EXTRACT -

The town's Finance Committee has spent the past couple of months reviewing those articles and will wrap up its item-by-item review on Wednesday when it hears from the Northern Berkshire Vocational Regional School District (McCann Tech) and three non-profits that are asking the town for help with their operational budgets in fiscal 2020.
 
All three of the non-profits in question, the Williamstown Youth Center, Williamstown Chamber of Commerce and Sand Springs Recreation Center, have been supported by town meeting in the past. Last year, was the first year that Sand Springs sought operational support, a request that spurred the Fin Comm to create a more formal procedure for all such requests, requiring non-profits to submit certain financial data for the town as part of the request.
 
Select Board member Andrew Hogeland at Monday's board meeting said the detailed application and financial data were helpful and that he had concerns about two of the requests: the Chamber and Sand Springs.
 
In the case of the latter, Hogeland noted that town voters in May will be asked to support the recreation center in two separate warrant articles; it also is seeking a one-time infusion of Community Preservation Act funds to help make the second floor of its building handicapped accessible.

LISTED ENTRIES -
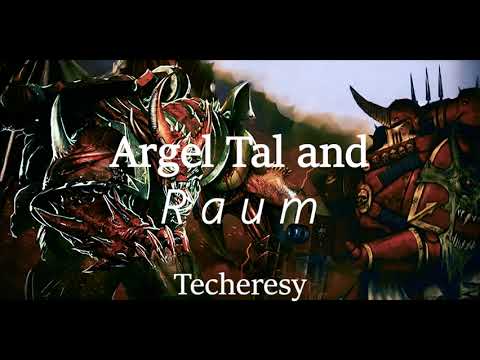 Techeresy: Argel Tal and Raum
---
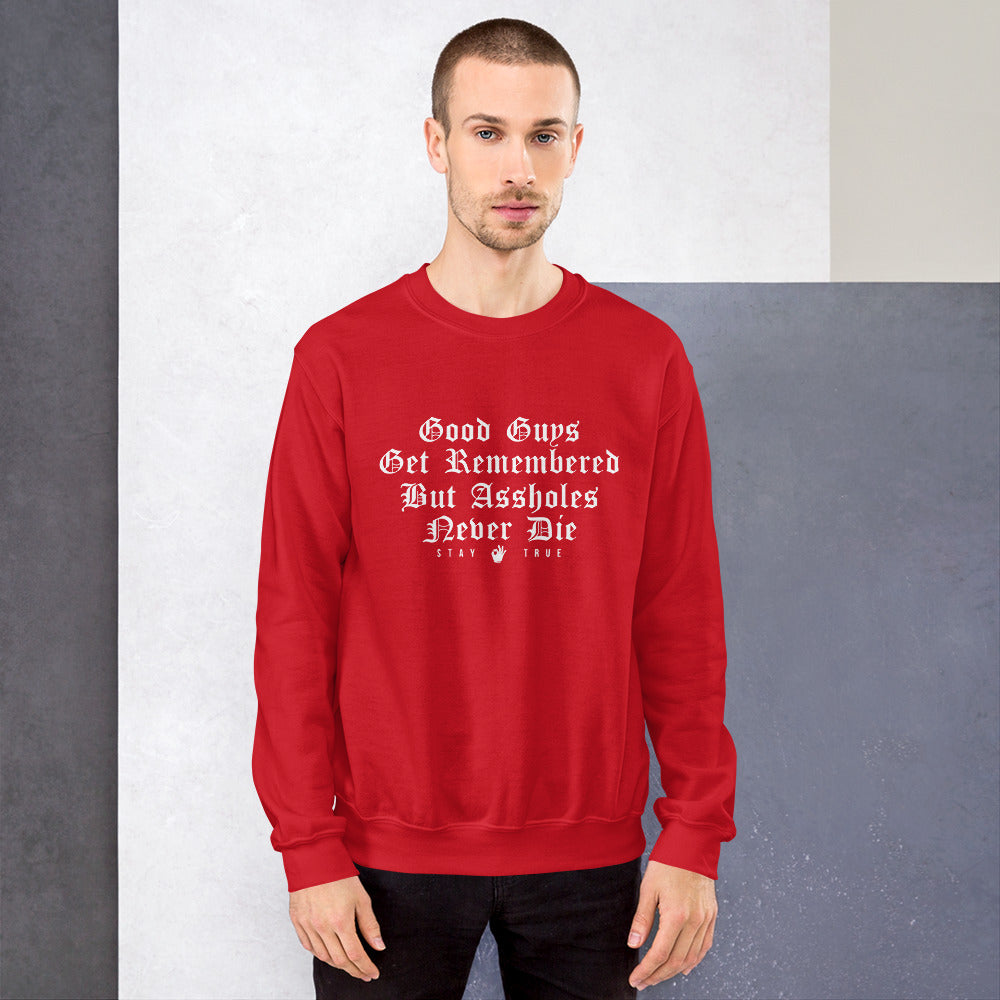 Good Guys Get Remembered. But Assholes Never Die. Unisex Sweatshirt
...
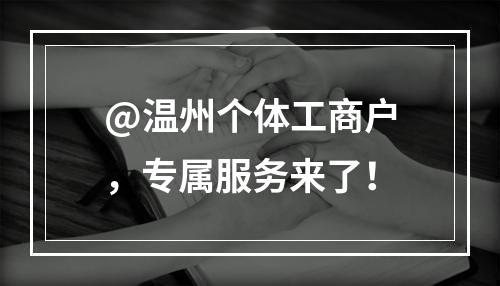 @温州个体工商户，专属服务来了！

WHAT THIS EXERCISE ASKS -
(a) Name the three non-profits that, according to the Williamstown budget article above, are asking the town for help with their fiscal 2020 operational budgets.
(b) Pick up the article on Williamstown's fiscal 2020 funding requests after its last sentence and carry it forward.

TASK-BY-TASK OUTPUTS -
(a)
Williamstown Youth Center
Williamstown Chamber of Commerce
Sand Springs Recreation Center

(b)
 
Hogeland had greater concerns about the Chamber, which in recent years has sought and received from town meeting 10 percent of the town's share of the rooms and meals tax revenue from the prior year.
 
"I've always been worried that the town has given them 10 percent of the hotel tax, which isn't based on [the Chamber's] needs," Hogeland said. "It's just what they get.
 
"I feel as though we're on automatic pilot. … I don't want to be on automatic pilot anymore."
 
Hogeland also questioned why the town's grant — proposed to be $46,302 in FY20 — is more than the approximately $32,000 the Chamber receives in membership support.
 
"If their members support them, maybe we support them as well, but maybe not more," Hogeland said.
 
He said he planned to share his concerns with members of the Finance Committee prior to Wednesday's meeting to see whether they wanted to make any changes to the proposed warrant article on the Chamber of Commerce support, but he wanted to bounce the idea off his colleagues on the Select Board first.
 
Thomas noted that while the Chamber would get more from the town than it does from direct membership support, the agency also has other revenue streams, like grants, and the town's contribution as proposed would be less than half the Chamber's revenue in FY20.
 
"The other thing I think about is we rely on the Chamber to organize two of the most well-attended community events every year: Holiday Walk and the Fourth of July parade," Thomas said. "They're certainly a service to the Spring Street businesses. I don't know how much they benefit businesses not on Spring Street. But I also see them as a big community benefit. They're really big days, and people turn out."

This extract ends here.